## What is being asked
Pictures do not belong in your copy. Repeat all the other data exactly.

═════ Given data ═════

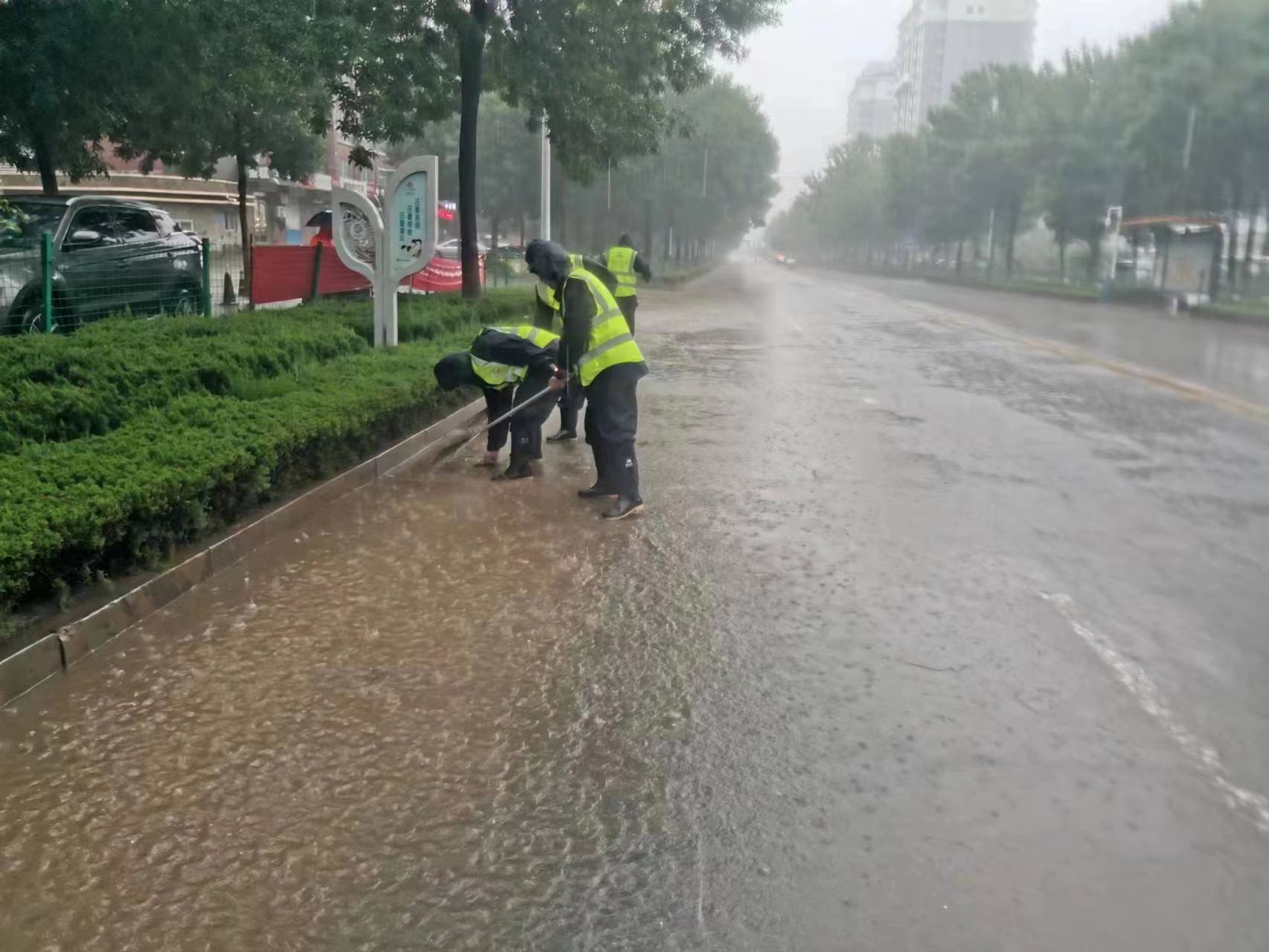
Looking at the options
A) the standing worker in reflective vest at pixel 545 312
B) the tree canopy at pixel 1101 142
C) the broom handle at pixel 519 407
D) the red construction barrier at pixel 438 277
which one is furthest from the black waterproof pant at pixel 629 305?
the tree canopy at pixel 1101 142

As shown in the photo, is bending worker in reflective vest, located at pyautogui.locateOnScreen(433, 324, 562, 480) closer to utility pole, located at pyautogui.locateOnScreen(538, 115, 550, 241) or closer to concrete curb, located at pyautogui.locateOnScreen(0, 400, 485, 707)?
concrete curb, located at pyautogui.locateOnScreen(0, 400, 485, 707)

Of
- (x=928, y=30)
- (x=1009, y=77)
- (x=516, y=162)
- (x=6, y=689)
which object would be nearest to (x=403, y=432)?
(x=6, y=689)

═════

## Reply
Looking at the options
A) the standing worker in reflective vest at pixel 545 312
B) the tree canopy at pixel 1101 142
C) the broom handle at pixel 519 407
D) the red construction barrier at pixel 438 277
which one is furthest from the black waterproof pant at pixel 629 305?
the tree canopy at pixel 1101 142

As shown in the photo, is bending worker in reflective vest, located at pyautogui.locateOnScreen(433, 324, 562, 480) closer to utility pole, located at pyautogui.locateOnScreen(538, 115, 550, 241) or closer to concrete curb, located at pyautogui.locateOnScreen(0, 400, 485, 707)?
concrete curb, located at pyautogui.locateOnScreen(0, 400, 485, 707)

Of
- (x=928, y=30)
- (x=1009, y=77)
- (x=516, y=162)
- (x=6, y=689)
which object would be nearest to (x=403, y=432)?
(x=6, y=689)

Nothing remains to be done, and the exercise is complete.